List every line of the items that contains the string "here", treating uppercase and lowercase letters as different.
## BEGIN Extracted material
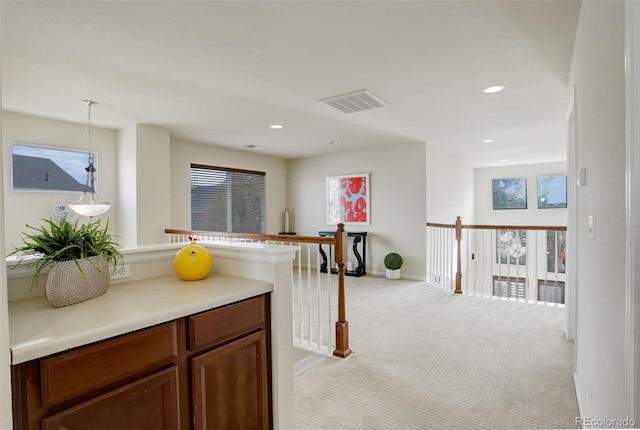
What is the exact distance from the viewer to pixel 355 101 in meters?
3.57

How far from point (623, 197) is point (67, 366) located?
1.76 meters

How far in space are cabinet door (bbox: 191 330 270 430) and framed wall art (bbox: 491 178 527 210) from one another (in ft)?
30.0

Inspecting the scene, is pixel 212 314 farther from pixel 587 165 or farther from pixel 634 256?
pixel 587 165

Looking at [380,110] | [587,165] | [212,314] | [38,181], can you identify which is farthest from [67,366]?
[38,181]

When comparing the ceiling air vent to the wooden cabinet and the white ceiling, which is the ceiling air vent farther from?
the wooden cabinet

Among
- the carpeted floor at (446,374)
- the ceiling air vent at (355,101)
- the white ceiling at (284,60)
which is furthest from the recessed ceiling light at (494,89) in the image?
the carpeted floor at (446,374)

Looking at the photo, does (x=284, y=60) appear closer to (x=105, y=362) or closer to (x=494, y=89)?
(x=494, y=89)

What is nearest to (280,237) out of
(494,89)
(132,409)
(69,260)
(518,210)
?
(69,260)

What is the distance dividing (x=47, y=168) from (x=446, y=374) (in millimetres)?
4902

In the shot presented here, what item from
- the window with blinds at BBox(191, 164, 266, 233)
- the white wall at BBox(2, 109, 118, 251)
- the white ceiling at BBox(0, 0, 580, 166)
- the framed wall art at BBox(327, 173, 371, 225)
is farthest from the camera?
the framed wall art at BBox(327, 173, 371, 225)

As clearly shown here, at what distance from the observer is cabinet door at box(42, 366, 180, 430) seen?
3.47 ft

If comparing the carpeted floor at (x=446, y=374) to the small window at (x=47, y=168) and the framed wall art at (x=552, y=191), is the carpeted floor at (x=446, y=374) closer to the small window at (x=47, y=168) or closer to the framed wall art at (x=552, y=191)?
the small window at (x=47, y=168)

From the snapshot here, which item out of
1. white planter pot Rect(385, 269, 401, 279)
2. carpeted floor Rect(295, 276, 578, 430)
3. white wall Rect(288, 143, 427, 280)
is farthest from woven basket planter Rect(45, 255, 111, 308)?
white wall Rect(288, 143, 427, 280)

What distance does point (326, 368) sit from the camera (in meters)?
2.76
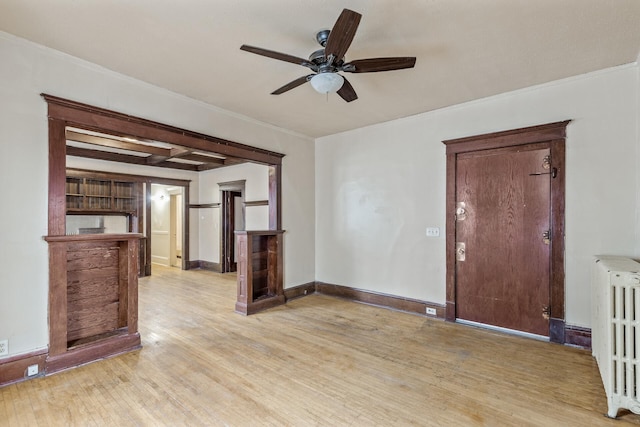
## END Extracted material
Task result
In the shot presented here, what item from
As clearly shown here, at what distance from the observer is cabinet door at box(42, 366, 180, 430) seen?
From the snapshot here, which item out of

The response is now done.